**Do this**:
Copy out, word for word, the lines from the one containing "With this image in view, from" through the one containing "which item is", including both of those lines.

>>>>>

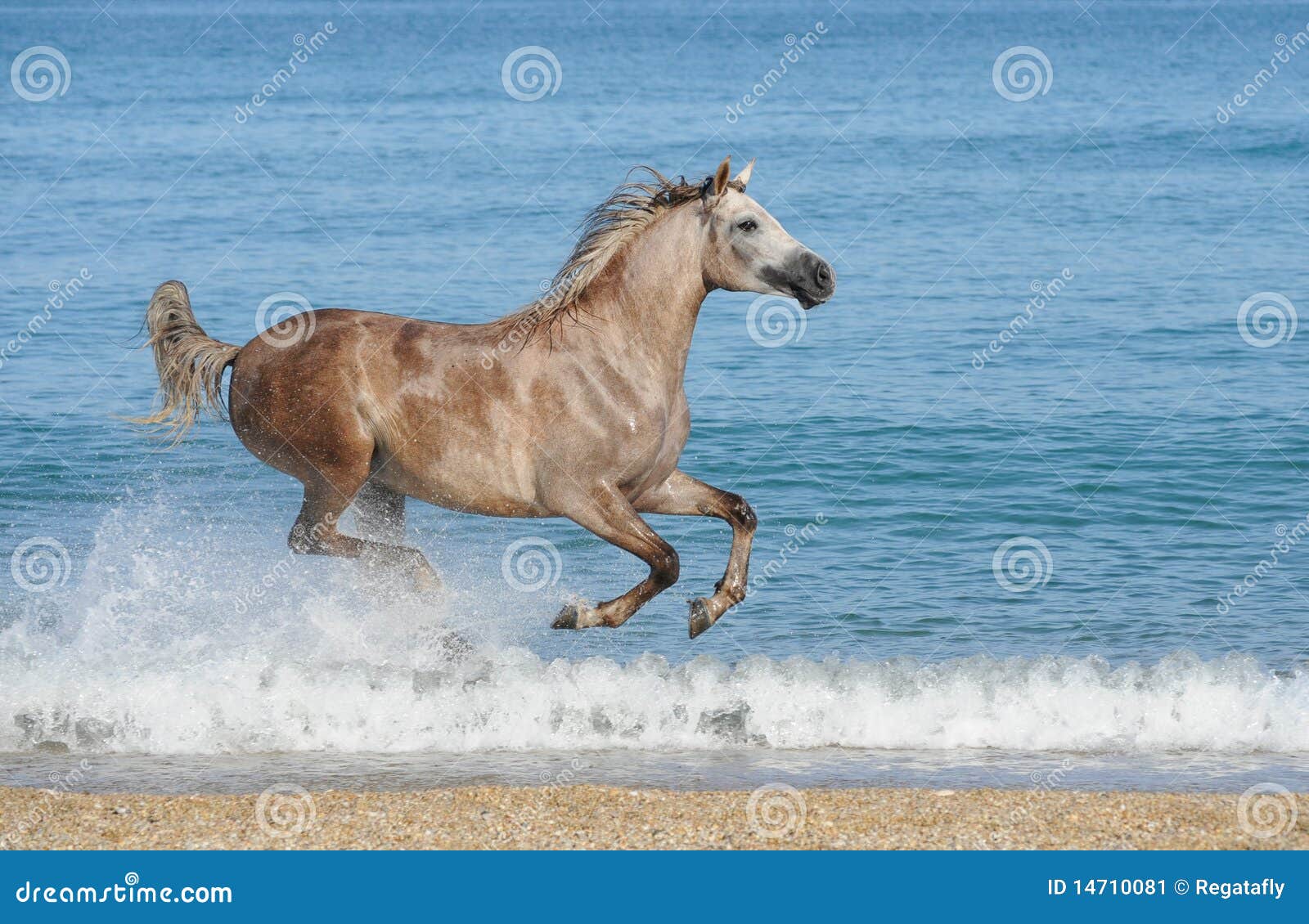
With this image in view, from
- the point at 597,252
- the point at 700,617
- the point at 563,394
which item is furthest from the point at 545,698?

<<<<<
>>>>>

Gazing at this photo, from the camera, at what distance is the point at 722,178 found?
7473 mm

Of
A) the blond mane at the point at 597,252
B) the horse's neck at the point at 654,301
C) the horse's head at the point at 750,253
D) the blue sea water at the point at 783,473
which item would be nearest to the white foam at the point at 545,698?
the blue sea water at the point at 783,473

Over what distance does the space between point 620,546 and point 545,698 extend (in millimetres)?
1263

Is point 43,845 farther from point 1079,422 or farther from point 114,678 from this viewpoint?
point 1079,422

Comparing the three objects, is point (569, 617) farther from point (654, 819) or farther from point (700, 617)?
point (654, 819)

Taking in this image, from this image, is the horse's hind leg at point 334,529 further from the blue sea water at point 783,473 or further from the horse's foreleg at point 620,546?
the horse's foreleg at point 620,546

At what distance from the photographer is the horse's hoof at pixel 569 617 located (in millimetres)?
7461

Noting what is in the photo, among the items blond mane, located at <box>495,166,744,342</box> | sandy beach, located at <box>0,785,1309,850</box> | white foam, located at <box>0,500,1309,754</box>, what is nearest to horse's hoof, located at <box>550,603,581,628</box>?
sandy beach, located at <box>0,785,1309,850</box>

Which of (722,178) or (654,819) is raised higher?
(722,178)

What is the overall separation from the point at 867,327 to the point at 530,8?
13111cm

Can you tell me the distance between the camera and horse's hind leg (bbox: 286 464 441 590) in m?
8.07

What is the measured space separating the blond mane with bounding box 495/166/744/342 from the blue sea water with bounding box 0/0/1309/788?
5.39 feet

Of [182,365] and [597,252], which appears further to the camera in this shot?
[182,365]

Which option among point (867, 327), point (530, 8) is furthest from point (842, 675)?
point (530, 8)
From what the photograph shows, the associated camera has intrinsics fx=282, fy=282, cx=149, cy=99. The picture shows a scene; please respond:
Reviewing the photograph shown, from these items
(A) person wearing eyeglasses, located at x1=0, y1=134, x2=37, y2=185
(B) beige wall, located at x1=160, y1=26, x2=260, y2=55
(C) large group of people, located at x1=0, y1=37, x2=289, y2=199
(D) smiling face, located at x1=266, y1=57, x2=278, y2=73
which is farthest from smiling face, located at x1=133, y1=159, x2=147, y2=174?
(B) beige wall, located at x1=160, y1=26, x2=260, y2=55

<<<<<

**Output of the task**:
With this image in view, from
- the point at 597,252
- the point at 700,617
- the point at 563,394
which item is furthest from the point at 545,698?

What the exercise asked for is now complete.